▶ **課題 A**
対象テキストの「タイタンの大気は地球の4倍の」から「い探査地点が選ばれています。」までを、両端の語句も含めて一字一句変えずに書き写してください。
▶ **課題 B**
対象テキストによると、タイタンの探査にドローン型の着陸機が適していたのはなぜか、1〜3文で説明してください。
▶ **課題 C**
対象テキストでは、“ドラゴンフライ”の着陸機は何枚のローターを持つとされていますか。

▶ **対象テキスト**
-=-=-

このミッションの打ち上げ予定は、もともと2027年に設定されていて、タイタンに到着するのは2033年でした。

NASAによれば、2024年度の予算に基づきミッションを再設計し、打ち上げ準備時期を2028年7月に修正。
2024年半ばにミッションの打ち上げ準備日が正式に設定されることになるようです。
“ドラゴンフライ”ミッションのイメージ図
NASAが発表した新たな探査ミッション“ドラゴンフライ”。
このミッションで使われるのはドローン型の着陸機で、土星の衛星タイタンを探査して有機物の探査などが行われるようです。
“ドラゴンフライ”の着陸機(イメージ図)

2年8か月の有機物探査ミッション

土星の衛星タイタンは水星よりも大きく、太陽系の衛星としては木星のガニメデに次ぐサイズの天体です。

タイタンの大きな特徴の1つは、衛星としては唯一、大気が存在すること。
その主成分は地球と同じ窒素で、表面気圧は地球の1.5倍あります。

また、タイタンではメタンの雲が発生してメタンの雨が降り、地表には湖や海が存在しています。

さらに、タイタンは初期の地球に似ているので、地球でどのように生命が誕生したのかを知る手がかりを与えてくれると考えられているんですねー

これまでにもNASAとヨーロッパ宇宙機関の土星探査機“カッシーニ”による観測が行われたほか、2005年には“カッシーニ”の子機“ホイヘンス”が着陸探査を実施しています。

そのタイタンを探査する新たなミッションとして今回発表されたのが、NASAの“ドラゴンフライ”でした。
トンボを意味するこの探査機が打ち上げられるのは2026年、タイタン到着は2034年になる予定です。

“ドラゴンフライ”の基本ミッションは約2年8か月。
この間に有機物の砂丘から衝突クレーターの底まで、幅広い環境を探査することになります。
タイタンに着陸する“ドラゴンフライ”の着陸機(イメージ図)
タイタンに着陸する“ドラゴンフライ”の着陸機(イメージ図)

大気が濃いタイタンでの探査と移動にはドローンが適していた

“ドラゴンフライ”の着陸機は8枚のローター(回転翼)を持ち、大型のドローンのような機体になっています。

地球以外の天体で複数の回転翼を持つ機体を、科学調査目的で飛行させるミッションはNASA史上初。

タイタンの大気は地球の4倍の濃さなので、観測装置を新たな場所へ運んでは特定の表面物質を調べる、ということを繰り返し行うのにドローンが適していたんですねー

“ドラゴンフライ”では、“カッシーニ”が13年間にわたって集めたデータを活用。
着陸に適した穏やかな天候や安全な着陸地点、科学的に興味深い探査地点が選ばれています。

-=-=-

データセット項目
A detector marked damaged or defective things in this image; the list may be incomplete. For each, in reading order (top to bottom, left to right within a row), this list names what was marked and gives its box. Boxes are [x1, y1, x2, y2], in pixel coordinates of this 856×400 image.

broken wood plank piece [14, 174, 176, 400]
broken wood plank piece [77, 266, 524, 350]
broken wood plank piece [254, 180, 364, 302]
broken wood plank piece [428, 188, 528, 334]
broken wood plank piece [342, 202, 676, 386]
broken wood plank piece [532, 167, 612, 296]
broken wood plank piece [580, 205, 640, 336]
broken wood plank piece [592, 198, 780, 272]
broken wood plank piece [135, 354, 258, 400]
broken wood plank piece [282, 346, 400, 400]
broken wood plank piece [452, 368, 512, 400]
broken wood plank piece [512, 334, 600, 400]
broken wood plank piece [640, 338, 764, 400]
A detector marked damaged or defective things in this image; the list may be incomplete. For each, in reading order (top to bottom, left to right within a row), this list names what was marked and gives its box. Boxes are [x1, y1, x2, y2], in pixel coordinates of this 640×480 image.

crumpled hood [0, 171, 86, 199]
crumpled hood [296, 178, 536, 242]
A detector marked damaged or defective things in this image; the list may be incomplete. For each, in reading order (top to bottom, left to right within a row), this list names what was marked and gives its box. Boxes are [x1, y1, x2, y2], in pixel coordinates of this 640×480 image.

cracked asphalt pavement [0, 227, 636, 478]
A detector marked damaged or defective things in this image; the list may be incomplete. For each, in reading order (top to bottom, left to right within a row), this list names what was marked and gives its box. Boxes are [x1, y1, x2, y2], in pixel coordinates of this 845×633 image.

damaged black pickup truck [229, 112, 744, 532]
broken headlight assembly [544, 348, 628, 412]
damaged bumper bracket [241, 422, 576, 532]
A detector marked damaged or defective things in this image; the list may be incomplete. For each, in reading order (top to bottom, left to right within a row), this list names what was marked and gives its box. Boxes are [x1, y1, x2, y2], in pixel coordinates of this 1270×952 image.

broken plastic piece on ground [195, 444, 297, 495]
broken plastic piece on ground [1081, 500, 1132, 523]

-=-=-

▶ **解答欄 A**
タイタンの大気は地球の4倍の濃さなので、観測装置を新たな場所へ運んでは特定の表面物質を調べる、ということを繰り返し行うのにドローンが適していたんですねー

“ドラゴンフライ”では、“カッシーニ”が13年間にわたって集めたデータを活用。
着陸に適した穏やかな天候や安全な着陸地点、科学的に興味深い探査地点が選ばれています。

▶ **解答欄 B**
タイタンの大気は地球の4倍の濃さがあります。そのため、観測装置を新たな場所へ運んでは特定の表面物質を調べるという作業を繰り返すのに、ドローンが適していたからです。

▶ **解答欄 C**
8枚です。